Organizations like Quick’s point to a myriad of studies to support their warnings. For example, a report prepared by the Florida governor’s executive office concluded tax revenues from casino gambling in Florida would only pay for a maximum of 13 percent of the minimum projected crime and social costs that would result from the presence of casino gambling in the state. An April 1996 Reader’s Digest article stated between 1988, when the first of Minnesota’s 17 casinos began operating, and 1994, counties with casinos saw the crime rate rise twice as fast as those without casinos. The increase was the greatest for crimes linked to gambling, such as fraud, theft and forgery/counterfeiting.
Quick and Tom Gray, NCALG executive director, began a five-day, 20-city blitz across Michigan April 20 to rally support for the petition.
“This has been a way to bridge denominational and theological differences between churches and it is in that spirit that they have made a target of a predatory enterprise called gambling,” Gray said.
Gray met with church leaders, crossing a dozen Christian denominations as well as the Muslim and Mormon faiths representing 1.2 million members, in Detroit recently. “The commitment has been made to get this done,” he said. “If I was a betting person, I’d bet this will be on the ballot in November. Leadership was lacking in 1996, but this time it is a priority. I am gratified by what I’ve seen.
“We want 400,000 signatures because the gambling industry will spend millions of dollars to get rid of our signatures on the petition in order to protect their investment.
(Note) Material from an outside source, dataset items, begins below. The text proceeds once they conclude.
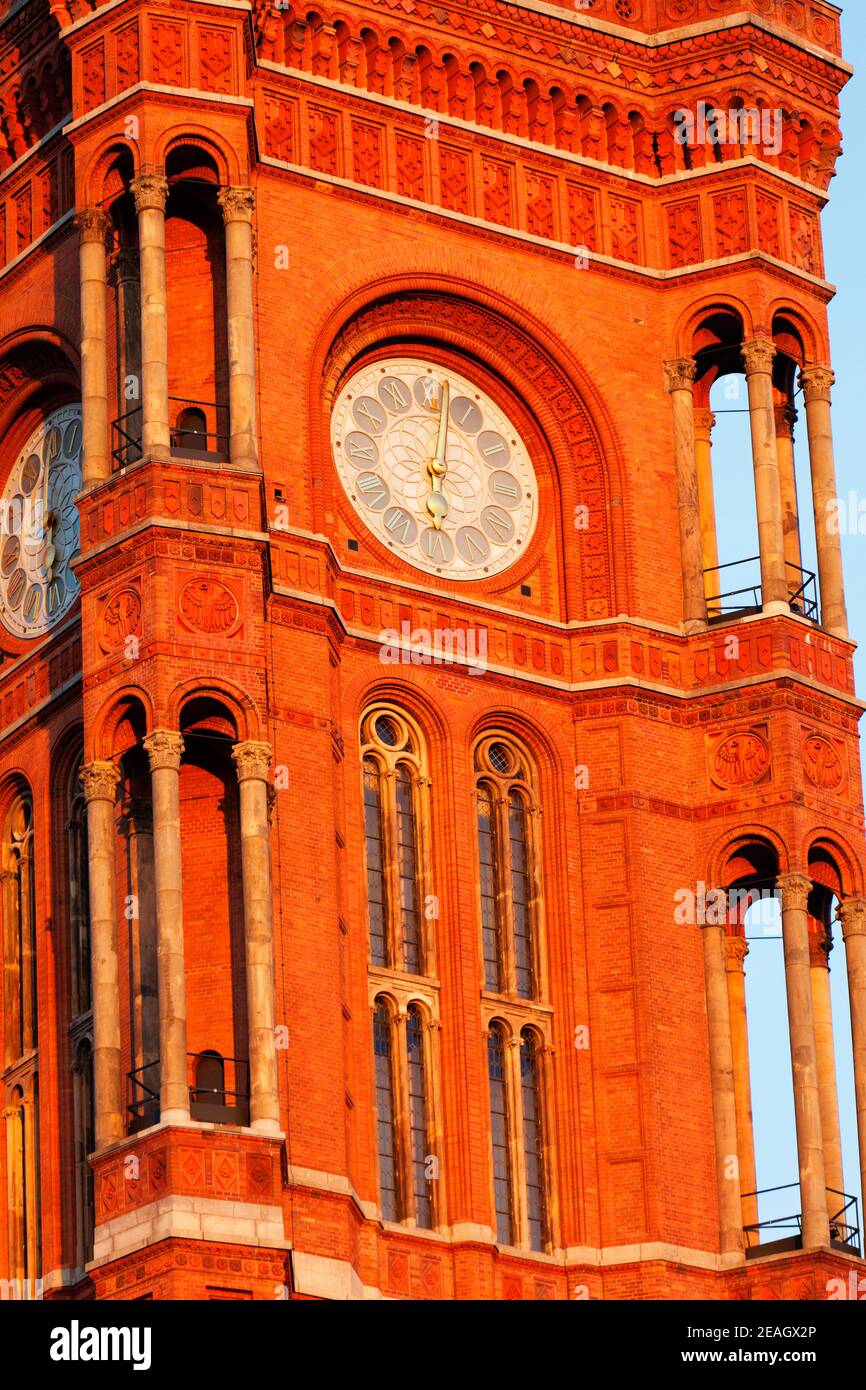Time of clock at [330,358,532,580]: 6:01
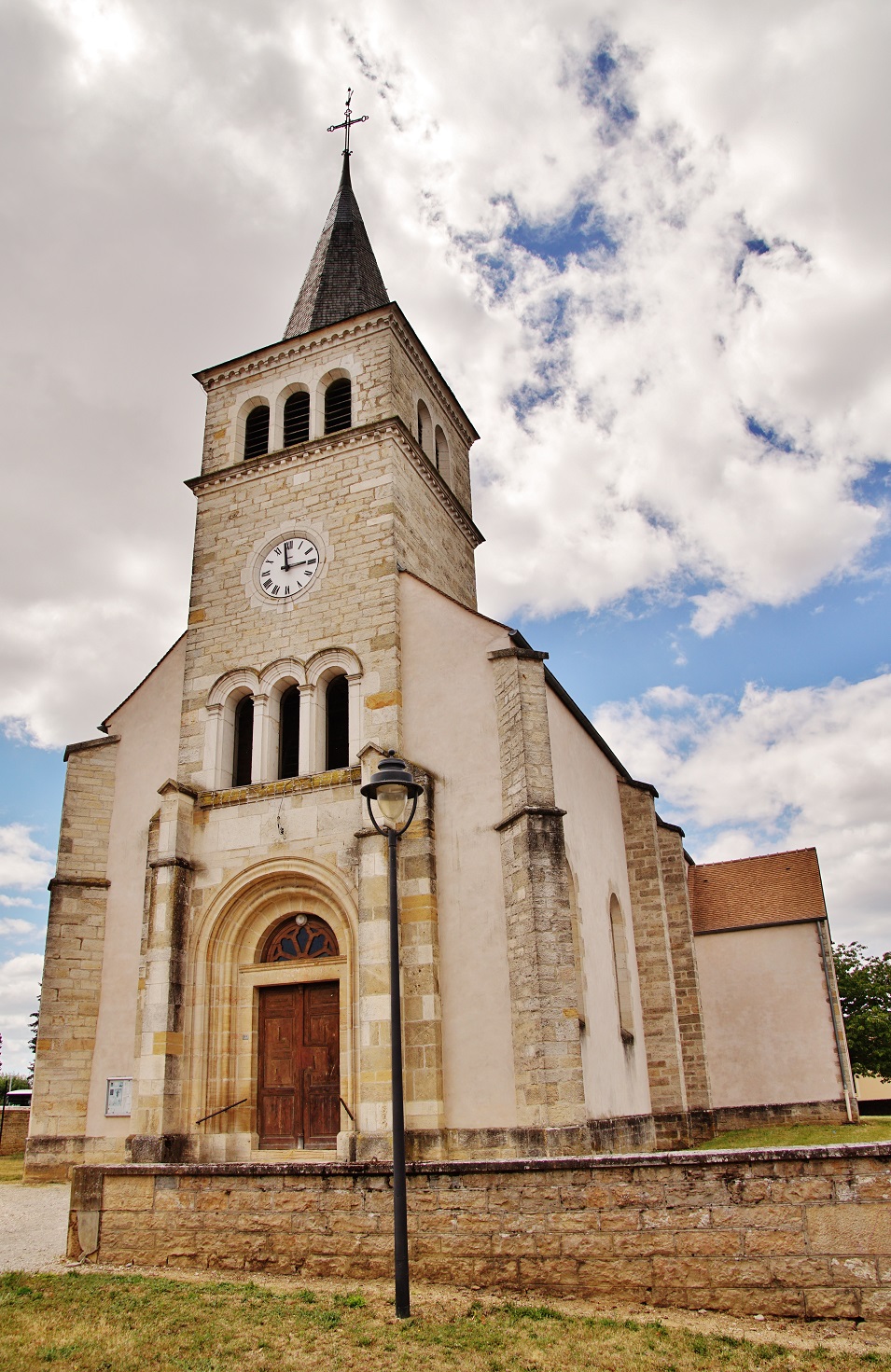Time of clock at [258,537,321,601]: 2:58
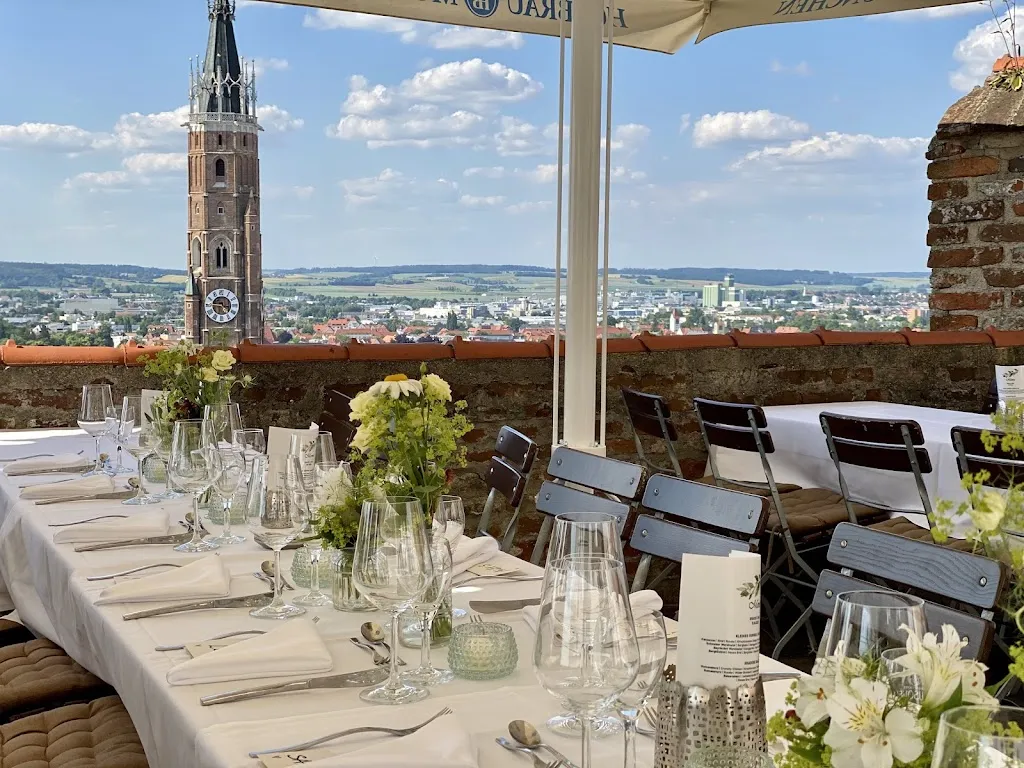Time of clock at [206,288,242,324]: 4:45
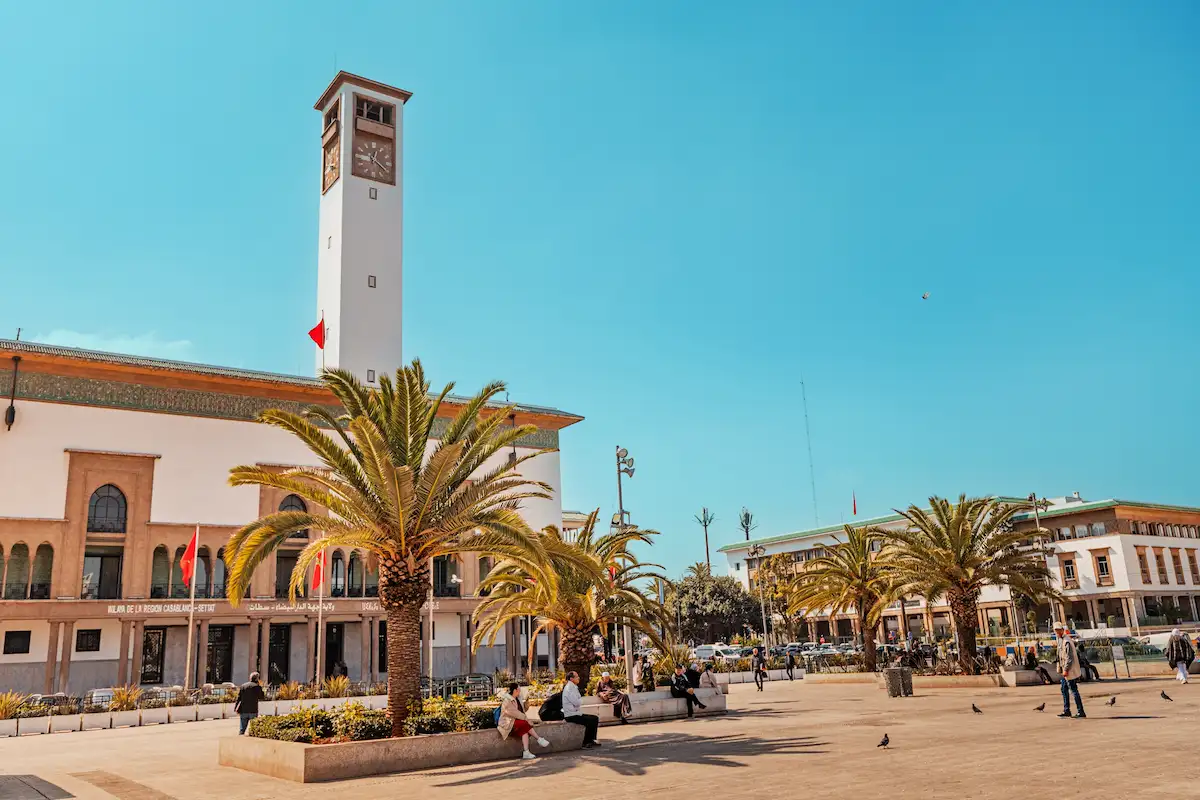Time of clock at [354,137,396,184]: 12:20
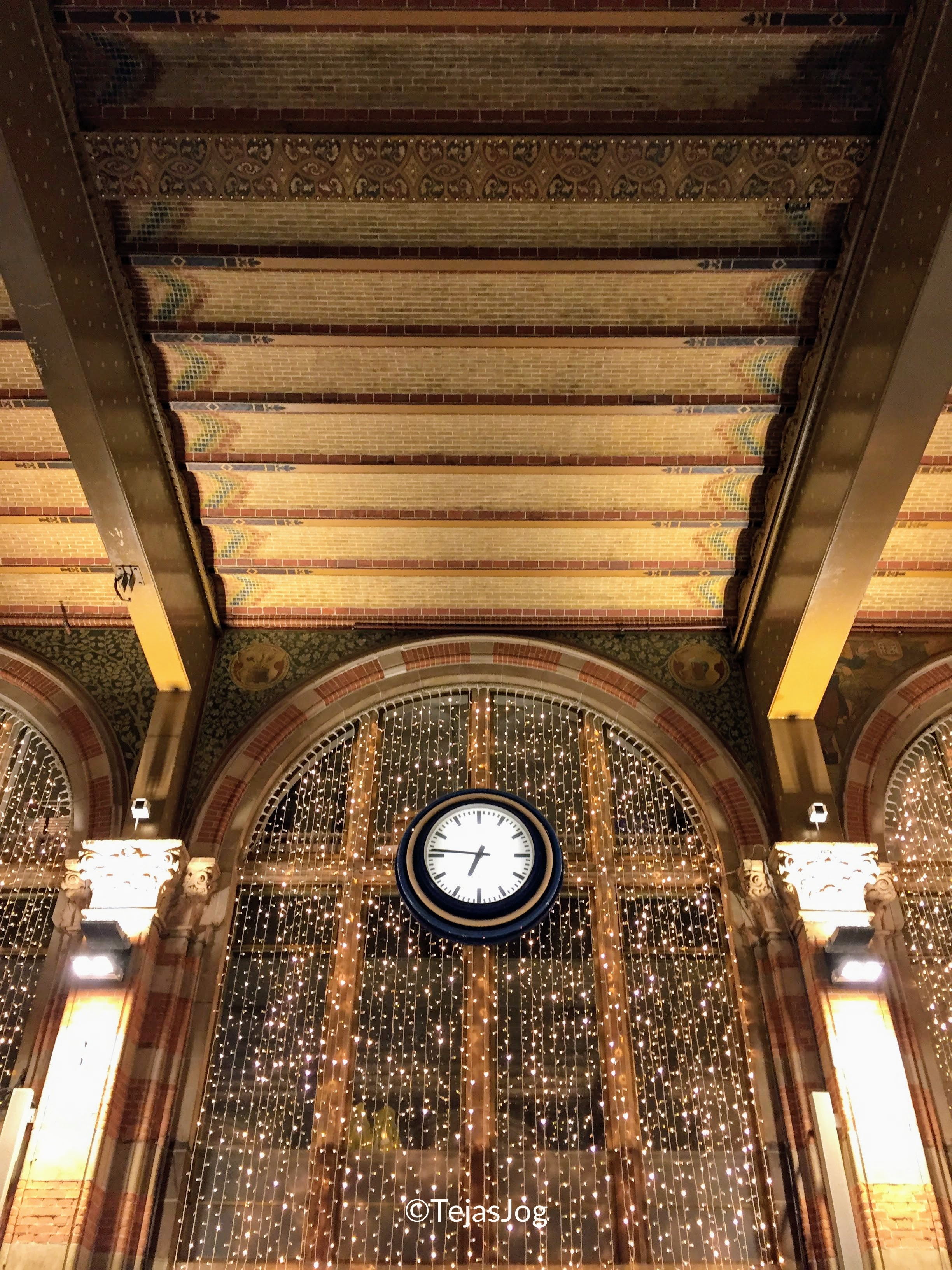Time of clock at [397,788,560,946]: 6:46
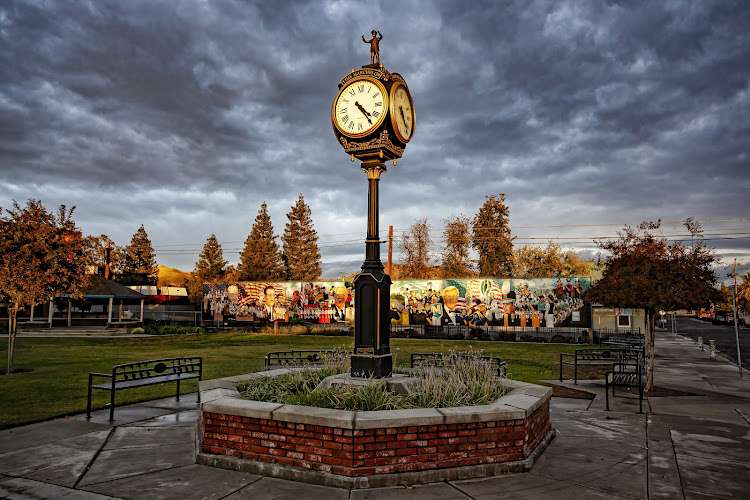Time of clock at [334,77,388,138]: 4:23
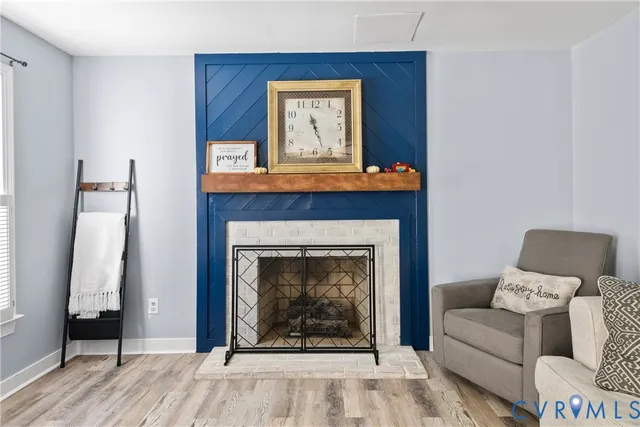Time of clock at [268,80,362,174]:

The commitment has been made to get it done.”
Said Barrett Duke, specialist in gambling issues for the Southern Baptist Ethics & Religious Liberty Commission, “The Michigan referendum offers us the opportunity to demonstrate that gambling can be kicked out of our communities again just as it was 100 years ago. If the people of Michigan succeed in their petition drive and show up at the polls in November, they will prove that we do not have to tolerate the presence of gambling in any part of our country. The efforts in Michigan will serve as a model for every other state in the union.”
Data released by Gray’s organization concerning the impact legalized gambling has on society, includes:
— In states with two or more forms of legalized gambling, 1.5 percent to 3 percent of the population will become compulsive gamblers (Michigan already has a state lottery).
— Up to 11 percent of teenagers will become compulsive gamblers.
— About 25 percent of compulsive gamblers recently surveyed said they had attempted suicide.
— More than 98 percent of compulsive gamblers commit crimes.
— A full 100 percent of compulsive gamblers become physically abusive, especially toward children.
— About 75 percent of compulsive gamblers commit felonies because of gambling.
— About 20 percent of homeless people are compulsive gamblers.
Gray stressed the statistics are conservative by research standards.
“It is our hope that the people of Michigan will get involved,” Reno said. “We need to always do everything we can to keep legalized gambling out before it gets in.” He said the casinos will exert tremendous political influence on state officials (one investigation by a national magazine said the gambling industry has contributed more than $100 million in the last five years to state governments responsible for regulating gambling) and that states become “hooked” on the revenue.
“Once gambling gets into a state, it is hard to extricate,” he said.

Hinkle is a freelance writer in Louisville, Ky.